___ The records ___

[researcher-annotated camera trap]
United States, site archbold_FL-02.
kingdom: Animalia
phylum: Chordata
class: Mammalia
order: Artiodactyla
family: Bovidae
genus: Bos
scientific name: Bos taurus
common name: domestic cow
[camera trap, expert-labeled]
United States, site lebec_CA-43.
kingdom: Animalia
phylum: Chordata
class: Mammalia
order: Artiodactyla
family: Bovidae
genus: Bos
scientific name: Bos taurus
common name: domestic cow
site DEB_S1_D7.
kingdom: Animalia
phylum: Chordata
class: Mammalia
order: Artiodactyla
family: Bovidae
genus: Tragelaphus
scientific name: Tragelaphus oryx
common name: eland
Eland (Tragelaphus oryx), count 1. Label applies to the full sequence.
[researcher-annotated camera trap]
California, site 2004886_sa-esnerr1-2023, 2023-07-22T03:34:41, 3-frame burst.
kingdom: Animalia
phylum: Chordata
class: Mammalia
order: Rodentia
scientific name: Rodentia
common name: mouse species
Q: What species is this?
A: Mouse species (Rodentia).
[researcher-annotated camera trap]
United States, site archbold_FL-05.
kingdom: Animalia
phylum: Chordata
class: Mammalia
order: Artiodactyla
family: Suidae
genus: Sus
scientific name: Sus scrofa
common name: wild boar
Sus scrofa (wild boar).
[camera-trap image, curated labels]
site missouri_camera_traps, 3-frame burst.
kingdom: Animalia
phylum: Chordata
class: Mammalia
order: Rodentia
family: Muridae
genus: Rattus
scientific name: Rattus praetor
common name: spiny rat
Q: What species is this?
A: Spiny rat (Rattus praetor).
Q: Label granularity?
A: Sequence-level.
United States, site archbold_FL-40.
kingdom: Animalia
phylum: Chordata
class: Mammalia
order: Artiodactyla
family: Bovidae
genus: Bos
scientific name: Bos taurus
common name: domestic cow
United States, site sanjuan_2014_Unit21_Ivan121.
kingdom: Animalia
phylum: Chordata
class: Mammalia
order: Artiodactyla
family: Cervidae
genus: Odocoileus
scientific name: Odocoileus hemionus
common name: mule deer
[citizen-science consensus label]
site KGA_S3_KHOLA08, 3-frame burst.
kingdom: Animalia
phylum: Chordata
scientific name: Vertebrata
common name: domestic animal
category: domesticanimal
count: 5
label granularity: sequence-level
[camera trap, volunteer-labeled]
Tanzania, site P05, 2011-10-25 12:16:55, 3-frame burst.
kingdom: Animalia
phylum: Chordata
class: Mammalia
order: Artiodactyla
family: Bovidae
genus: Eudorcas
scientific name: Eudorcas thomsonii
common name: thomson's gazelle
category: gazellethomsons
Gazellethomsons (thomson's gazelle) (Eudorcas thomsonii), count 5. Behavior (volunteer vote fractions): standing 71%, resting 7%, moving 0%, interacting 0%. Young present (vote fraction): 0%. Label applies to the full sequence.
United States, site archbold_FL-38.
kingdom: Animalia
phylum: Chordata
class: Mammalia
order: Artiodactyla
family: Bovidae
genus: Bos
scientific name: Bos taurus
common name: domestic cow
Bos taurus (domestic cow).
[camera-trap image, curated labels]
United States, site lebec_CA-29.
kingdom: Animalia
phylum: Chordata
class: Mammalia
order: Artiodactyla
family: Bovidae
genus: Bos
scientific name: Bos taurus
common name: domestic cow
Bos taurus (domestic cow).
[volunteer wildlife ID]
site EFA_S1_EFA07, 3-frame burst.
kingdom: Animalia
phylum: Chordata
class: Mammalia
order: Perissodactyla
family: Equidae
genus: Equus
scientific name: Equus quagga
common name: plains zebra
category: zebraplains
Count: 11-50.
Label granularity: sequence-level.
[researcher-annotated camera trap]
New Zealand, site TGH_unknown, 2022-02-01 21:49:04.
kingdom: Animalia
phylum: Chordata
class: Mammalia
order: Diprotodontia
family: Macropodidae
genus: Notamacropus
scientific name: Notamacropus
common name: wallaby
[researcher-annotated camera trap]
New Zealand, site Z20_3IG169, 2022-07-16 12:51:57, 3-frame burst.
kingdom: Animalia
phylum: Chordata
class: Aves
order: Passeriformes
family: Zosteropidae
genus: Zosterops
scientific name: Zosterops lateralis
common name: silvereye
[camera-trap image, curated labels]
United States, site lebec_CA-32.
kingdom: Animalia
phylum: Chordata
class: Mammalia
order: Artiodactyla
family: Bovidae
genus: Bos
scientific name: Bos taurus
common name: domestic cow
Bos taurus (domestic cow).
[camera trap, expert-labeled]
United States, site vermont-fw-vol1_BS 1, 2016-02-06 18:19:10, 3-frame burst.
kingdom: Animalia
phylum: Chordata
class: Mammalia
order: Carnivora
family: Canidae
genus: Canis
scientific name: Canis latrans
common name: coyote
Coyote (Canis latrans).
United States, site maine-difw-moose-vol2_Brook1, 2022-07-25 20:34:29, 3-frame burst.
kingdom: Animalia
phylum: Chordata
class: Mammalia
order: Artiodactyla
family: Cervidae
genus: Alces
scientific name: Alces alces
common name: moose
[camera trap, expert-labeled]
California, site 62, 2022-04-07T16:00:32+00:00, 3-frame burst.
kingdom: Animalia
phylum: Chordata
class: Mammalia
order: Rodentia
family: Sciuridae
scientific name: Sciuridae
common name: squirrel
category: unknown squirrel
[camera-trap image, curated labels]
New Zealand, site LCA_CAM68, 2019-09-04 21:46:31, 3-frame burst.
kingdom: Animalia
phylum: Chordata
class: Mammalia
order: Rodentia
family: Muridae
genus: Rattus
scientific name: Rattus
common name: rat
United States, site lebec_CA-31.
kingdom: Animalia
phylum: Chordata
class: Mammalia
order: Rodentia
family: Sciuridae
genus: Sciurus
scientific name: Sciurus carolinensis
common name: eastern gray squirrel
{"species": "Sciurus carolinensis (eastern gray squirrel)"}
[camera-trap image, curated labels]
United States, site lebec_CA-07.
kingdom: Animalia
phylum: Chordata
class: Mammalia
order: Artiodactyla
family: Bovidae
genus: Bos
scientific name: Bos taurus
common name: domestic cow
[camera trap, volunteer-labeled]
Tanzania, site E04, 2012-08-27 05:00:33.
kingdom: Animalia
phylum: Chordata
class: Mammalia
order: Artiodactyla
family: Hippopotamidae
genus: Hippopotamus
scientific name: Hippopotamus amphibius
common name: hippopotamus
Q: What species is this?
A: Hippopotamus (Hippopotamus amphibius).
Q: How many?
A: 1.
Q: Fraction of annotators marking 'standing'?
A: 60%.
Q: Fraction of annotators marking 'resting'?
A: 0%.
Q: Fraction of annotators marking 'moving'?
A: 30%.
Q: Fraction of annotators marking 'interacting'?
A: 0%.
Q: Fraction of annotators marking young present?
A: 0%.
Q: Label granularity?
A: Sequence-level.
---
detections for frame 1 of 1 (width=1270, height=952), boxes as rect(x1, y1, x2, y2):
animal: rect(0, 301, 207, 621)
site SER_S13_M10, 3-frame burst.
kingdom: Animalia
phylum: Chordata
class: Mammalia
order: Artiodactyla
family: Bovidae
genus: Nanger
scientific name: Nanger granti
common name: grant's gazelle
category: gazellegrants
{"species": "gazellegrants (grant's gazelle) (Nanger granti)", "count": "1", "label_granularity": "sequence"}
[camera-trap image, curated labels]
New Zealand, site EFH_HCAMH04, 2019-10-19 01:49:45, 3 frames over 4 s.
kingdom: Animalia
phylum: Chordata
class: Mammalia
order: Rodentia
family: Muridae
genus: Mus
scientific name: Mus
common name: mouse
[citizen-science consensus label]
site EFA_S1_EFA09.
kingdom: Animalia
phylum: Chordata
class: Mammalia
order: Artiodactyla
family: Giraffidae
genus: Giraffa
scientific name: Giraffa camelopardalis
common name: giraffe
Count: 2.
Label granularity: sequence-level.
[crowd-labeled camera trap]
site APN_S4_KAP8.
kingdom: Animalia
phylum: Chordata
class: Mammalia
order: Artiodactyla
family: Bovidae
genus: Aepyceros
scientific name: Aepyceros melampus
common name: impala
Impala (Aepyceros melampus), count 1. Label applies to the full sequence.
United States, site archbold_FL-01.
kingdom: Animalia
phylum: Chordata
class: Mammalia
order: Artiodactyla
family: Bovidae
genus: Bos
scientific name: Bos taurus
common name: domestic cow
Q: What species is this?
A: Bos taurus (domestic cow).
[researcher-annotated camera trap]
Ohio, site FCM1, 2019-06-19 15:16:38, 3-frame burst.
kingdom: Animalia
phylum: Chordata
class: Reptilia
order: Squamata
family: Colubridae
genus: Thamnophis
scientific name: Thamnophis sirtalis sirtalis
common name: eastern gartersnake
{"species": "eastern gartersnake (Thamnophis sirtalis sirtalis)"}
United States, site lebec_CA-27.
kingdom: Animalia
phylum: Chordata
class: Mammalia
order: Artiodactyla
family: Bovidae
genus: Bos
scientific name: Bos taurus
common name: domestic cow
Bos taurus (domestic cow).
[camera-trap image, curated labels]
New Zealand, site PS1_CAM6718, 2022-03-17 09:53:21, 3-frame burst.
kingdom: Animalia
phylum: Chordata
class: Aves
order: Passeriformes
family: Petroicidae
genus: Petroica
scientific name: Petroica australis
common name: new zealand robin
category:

___

**Task to carry out**. In the material above, find each line that has the string "moose" and return it.

**Task answer**.
United States, site maine-difw-moose-vol2_Brook1, 2022-07-25 20:34:29, 3-frame burst.
common name: moose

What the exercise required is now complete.